Les jeunes gens s’inclinèrent, et l’un d’eux, le plus âgé, dit: «mylord, ces dames, vos compagnons et vous, voulez-vous nous faire l’honneur de vous reposer dans notre habitation?
—Messieurs?… Dit Glenarvan.
—Michel et Sandy Patterson, propriétaires de Hottam-Station. Vous êtes déjà sur les terres de l’établissement et vous n’avez pas un quart de mille à faire.

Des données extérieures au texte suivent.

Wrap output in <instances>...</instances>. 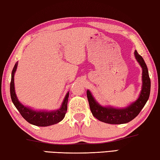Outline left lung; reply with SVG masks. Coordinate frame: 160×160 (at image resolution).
I'll return each mask as SVG.
<instances>
[{"mask_svg":"<svg viewBox=\"0 0 160 160\" xmlns=\"http://www.w3.org/2000/svg\"><path fill=\"white\" fill-rule=\"evenodd\" d=\"M134 55L137 62L142 68V87L138 98L135 102L125 108H116L111 106L103 107L96 102L91 92L89 90L87 91L90 109L93 115L98 120L113 125L128 123L138 116L147 102L151 90V81L148 68L143 58L138 54L137 51H135Z\"/></svg>","mask_w":160,"mask_h":160,"instance_id":"8db88e82","label":"left lung"}]
</instances>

—Messieurs, répondit Glenarvan, je ne voudrais pas abuser d’une hospitalité si gracieusement offerte…
—Mylord, reprit Michel Patterson, en acceptant, vous obligez de pauvres exilés qui seront trop heureux de vous faire les honneurs du désert.»
Glenarvan s’inclina en signe d’acquiescement.
«Monsieur, dit alors Paganel, s’adressant à Michel Patterson, serais-je indiscret en vous demandant si c’est vous qui chantiez hier cet air du divin Mozart?
—C’est moi, monsieur, répondit le gentleman, et mon cousin Sandy m’accompagnait.
—Eh bien! Monsieur, reprit Paganel, recevez les sincères compliments d’un français, admirateur passionné de cette musique.»